As expected, this year's WWDC was all about the software, and certainly there was plenty to talk about on that front, what with the unveiling of of iOS 7 and OS X Mavericks. We did get a little bit to whet the appetite of hardware lovers, however -- mainly a sneak peak of the cool new cylindrical Mac Pro and a refresh to Apple's popular MacBook Air line. We managed to snag a few pictures of the forthcoming tiny desktop workstation, and now we've got our hot little hands on the new ultraportable. From an aesthetic standpoint, there's not too much to write home about -- nothing, really. This is the same Air you know and, possibly, love. It's tapered thin, brushed aluminum shell, with all those standard ports (original Thunderbolt, included). And the display, while sharp, is no Retina -- you'll have to keep waiting on that front.

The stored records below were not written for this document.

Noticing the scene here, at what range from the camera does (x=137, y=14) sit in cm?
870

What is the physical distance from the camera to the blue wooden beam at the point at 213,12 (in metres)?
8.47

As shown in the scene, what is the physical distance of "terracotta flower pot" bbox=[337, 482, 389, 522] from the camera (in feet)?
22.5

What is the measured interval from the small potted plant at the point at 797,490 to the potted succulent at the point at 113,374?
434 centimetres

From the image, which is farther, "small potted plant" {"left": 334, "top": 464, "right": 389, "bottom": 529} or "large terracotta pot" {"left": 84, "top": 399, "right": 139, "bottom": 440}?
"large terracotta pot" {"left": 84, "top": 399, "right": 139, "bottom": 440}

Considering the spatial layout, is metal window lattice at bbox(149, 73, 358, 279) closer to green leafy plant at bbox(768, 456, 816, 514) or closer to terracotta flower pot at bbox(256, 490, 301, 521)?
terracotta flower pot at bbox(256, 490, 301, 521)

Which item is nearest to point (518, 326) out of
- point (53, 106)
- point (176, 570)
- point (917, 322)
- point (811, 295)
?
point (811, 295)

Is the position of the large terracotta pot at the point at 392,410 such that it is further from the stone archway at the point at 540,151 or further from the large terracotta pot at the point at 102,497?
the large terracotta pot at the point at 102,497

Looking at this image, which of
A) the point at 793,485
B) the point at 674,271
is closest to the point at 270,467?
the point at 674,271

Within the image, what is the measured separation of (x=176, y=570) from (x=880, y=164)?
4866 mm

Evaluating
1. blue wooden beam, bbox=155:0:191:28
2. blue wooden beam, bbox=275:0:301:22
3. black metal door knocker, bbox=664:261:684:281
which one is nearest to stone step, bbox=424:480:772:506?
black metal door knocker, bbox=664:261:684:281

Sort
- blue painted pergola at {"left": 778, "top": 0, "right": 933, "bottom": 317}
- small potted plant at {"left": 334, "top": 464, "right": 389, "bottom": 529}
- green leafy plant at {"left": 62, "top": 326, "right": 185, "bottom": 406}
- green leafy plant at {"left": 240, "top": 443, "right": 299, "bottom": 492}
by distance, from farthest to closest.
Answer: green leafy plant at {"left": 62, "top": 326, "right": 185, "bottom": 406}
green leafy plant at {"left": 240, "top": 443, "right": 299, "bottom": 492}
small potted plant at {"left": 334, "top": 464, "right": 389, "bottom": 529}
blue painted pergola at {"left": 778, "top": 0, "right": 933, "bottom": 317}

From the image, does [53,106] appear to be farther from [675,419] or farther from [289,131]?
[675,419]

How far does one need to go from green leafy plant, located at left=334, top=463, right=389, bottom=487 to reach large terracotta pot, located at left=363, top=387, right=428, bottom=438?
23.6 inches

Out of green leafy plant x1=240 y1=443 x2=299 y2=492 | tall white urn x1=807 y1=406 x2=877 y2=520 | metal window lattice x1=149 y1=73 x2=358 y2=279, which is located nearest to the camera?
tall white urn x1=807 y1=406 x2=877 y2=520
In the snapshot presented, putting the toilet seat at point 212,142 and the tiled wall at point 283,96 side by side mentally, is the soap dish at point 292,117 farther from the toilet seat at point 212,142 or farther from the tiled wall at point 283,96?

Odds are Apple opted not to swap in the higher-res screen in order to not sacrifice the laptop's battery life -- and certainly the company's got some bragging rights on that front, with a reported bump from five to nine hours on the 11-inch and from seven to 12 on the 13-inch. We'll be reporting back on that fact in the near future -- once we have a good half a day to try it out. That bump comes thanks to new innards -- specifically the inclusion of those new Haswell chips. Apple has also promised that the new CPU has given the systems a nice pep in their performance step, as well. We ran the Air through some benchmarks to see if it's all it's cracked up to be. Check those out after the break.%Gallery-190948%

There's definitely some good news on the Blackmagic Disk Speed Test front. We clocked 433.4 MB/s on the write speed for the test -- an excellent number, though not unheard of. Better yet is the read speed -- the plucky little ultraportable got a 725.4 MB/s. That is, indeed, almost twice the speed of the current 15-inch MacBook Pro with Retina. Curiously, though, we saw a dip in our Geekbench and Xbench numbers -- we're still trying to get to the bottom of that, but it's certainly possible that those apps might not be quite up to speed for the new hardware. We'll investigate and report back in a full review to come.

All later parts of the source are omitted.